Nectar, Alabama, isn't a place you are likely to find a lot of Democrats, much less Obamacare enthusiasts.
The little town of 348 folks in Blount County is just northeast of Birmingham. They used to have a covered bridge there, but it burned down in 1993.
But it does have Hank Adcock, a farmer who was badly injured this summer when both hands got caught in a hay baler.
Hank managed to free himself and drive his stick shift vehicle to a neighbor's house. He was then able to be treated for his injuries thanks to -- you guessed it -- Obamacare.
But they aren't particularly rich, which is why the Adcocks didn't have health coverage since the late 1980s. The family couldn't afford to pay nearly $1,200 a month for a policy.
The Obamacare policy they signed up for last year cost $102 a month, and it completely covered Hank's $63,000 hospital bill. Without it, the family could have been financially ruined.
"I tell everyone I can about Obamacare, but some people don't want nothing to do with it." Adcock said.
Indeed. Some people, actually a lot of people in Alabama, just don't want to listen when they hear the word Obamacare.

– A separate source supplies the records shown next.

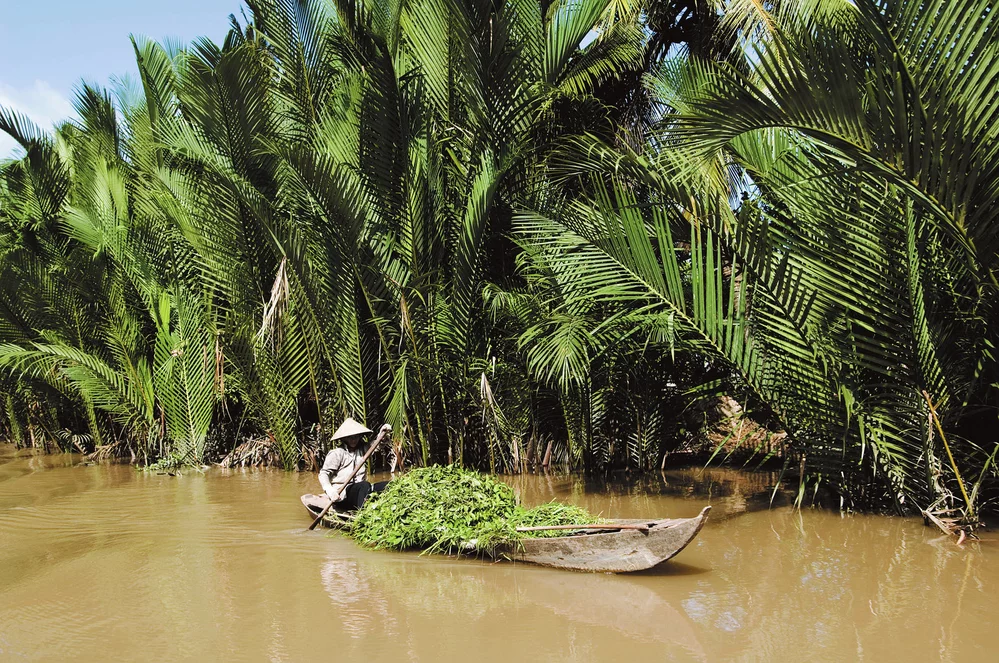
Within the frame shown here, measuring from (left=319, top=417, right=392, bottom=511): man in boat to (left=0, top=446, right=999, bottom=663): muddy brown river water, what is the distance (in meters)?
0.43

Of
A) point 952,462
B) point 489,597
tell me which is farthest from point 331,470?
point 952,462

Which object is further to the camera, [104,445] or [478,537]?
[104,445]

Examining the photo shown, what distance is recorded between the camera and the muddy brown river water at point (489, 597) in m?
4.54

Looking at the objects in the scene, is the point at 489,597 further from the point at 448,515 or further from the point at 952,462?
the point at 952,462

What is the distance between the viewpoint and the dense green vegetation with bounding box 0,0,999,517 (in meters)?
5.65

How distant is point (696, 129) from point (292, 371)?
6.56m

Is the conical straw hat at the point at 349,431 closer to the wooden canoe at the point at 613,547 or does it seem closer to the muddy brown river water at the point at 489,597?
the muddy brown river water at the point at 489,597

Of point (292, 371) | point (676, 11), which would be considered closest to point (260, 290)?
point (292, 371)

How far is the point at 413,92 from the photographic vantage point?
8.91 metres

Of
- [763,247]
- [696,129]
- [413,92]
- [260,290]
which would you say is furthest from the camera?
[260,290]

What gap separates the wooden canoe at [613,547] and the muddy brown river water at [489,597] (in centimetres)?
9

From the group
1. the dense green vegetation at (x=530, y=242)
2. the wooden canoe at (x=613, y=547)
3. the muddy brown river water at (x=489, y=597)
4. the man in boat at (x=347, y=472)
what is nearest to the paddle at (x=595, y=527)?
the wooden canoe at (x=613, y=547)

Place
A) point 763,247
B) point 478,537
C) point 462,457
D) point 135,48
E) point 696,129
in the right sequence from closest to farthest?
1. point 696,129
2. point 478,537
3. point 763,247
4. point 462,457
5. point 135,48

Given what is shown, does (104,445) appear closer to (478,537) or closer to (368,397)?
(368,397)
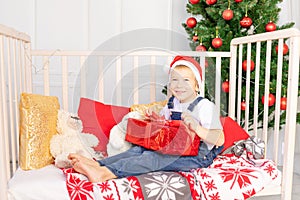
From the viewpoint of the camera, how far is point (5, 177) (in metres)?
1.14

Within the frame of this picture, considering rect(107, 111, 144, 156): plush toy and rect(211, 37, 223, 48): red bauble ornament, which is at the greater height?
rect(211, 37, 223, 48): red bauble ornament

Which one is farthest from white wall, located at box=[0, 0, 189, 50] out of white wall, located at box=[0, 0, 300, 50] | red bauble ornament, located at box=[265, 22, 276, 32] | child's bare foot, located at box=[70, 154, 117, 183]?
child's bare foot, located at box=[70, 154, 117, 183]

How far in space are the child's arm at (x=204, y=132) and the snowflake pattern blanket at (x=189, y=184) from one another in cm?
10

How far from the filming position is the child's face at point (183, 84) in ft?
4.72

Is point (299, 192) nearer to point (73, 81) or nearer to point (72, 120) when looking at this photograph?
point (72, 120)

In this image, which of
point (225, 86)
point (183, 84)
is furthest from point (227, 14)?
point (183, 84)

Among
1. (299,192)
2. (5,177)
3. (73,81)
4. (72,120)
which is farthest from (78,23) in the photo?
(299,192)

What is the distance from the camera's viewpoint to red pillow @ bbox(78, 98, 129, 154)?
153 cm

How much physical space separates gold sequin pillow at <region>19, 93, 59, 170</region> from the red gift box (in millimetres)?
365

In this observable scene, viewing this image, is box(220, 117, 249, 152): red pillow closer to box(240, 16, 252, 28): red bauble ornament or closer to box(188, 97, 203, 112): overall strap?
box(188, 97, 203, 112): overall strap

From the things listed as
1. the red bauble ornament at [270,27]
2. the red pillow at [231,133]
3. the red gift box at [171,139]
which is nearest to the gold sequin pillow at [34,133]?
the red gift box at [171,139]

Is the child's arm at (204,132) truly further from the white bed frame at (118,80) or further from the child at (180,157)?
the white bed frame at (118,80)

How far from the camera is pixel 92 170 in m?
1.18

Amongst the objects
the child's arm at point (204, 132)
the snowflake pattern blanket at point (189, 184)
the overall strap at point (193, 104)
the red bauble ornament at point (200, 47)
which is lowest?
the snowflake pattern blanket at point (189, 184)
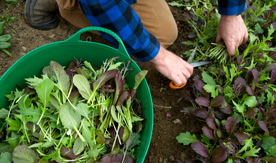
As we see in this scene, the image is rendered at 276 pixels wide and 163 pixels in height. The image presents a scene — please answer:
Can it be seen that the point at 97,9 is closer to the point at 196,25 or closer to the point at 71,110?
the point at 71,110

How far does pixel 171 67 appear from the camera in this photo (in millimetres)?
1075

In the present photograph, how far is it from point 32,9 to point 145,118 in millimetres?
1200

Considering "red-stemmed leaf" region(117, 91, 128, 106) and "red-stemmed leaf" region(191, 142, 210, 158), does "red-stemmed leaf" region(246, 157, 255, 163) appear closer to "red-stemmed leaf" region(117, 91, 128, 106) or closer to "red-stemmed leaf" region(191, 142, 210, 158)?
"red-stemmed leaf" region(191, 142, 210, 158)

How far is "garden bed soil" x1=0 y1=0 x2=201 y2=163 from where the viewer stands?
1.17 metres

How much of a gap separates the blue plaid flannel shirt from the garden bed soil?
394 mm

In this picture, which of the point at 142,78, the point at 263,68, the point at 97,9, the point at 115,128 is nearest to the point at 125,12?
the point at 97,9

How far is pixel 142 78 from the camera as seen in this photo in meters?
0.90

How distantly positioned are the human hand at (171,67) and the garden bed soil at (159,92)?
179 mm

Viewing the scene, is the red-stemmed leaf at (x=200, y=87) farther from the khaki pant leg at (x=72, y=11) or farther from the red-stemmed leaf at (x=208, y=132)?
the khaki pant leg at (x=72, y=11)

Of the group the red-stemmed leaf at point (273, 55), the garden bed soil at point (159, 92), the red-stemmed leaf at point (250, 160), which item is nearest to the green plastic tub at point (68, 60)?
the garden bed soil at point (159, 92)

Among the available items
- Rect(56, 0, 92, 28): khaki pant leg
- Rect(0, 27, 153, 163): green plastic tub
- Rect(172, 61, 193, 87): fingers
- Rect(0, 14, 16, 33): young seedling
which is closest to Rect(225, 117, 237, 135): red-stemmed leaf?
Rect(172, 61, 193, 87): fingers

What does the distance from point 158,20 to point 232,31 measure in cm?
55

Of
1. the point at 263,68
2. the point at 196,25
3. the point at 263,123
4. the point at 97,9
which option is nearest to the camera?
the point at 97,9

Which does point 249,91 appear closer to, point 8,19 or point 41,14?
point 41,14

But things may be turning a bit in Alabama. Gov. Robert Bentley is edging ever so closely to accepting the inevitable -- Medicaid expansion.
"You know I wouldn't say nudging toward it," said Bentley. "But we are certainly looking at that; not right now. We are not at that stage right now."
But then the governor added this when asked about remarks he had just made to a group of seniors about the need to improve healthcare in rural areas and how Medicaid expansion might come into play:
"But you know we do have to realistically look at whether we have adequate funding for rural doctors, primary care doctors. They cannot treat a third of their patients and stay in business. It is a business they run," said the governor.
It can't come quickly enough. There are
an estimated 139,000 people in Alabama who would benefit from Medicaid expansion, not to mention all the rural hospitals that serve many of those folks.
Folks like Hank Adcock, who might have been ruined without that program that Ben Carson says is the worst thing since slavery..
"I'd a lost the farm, I guess," said Adcock.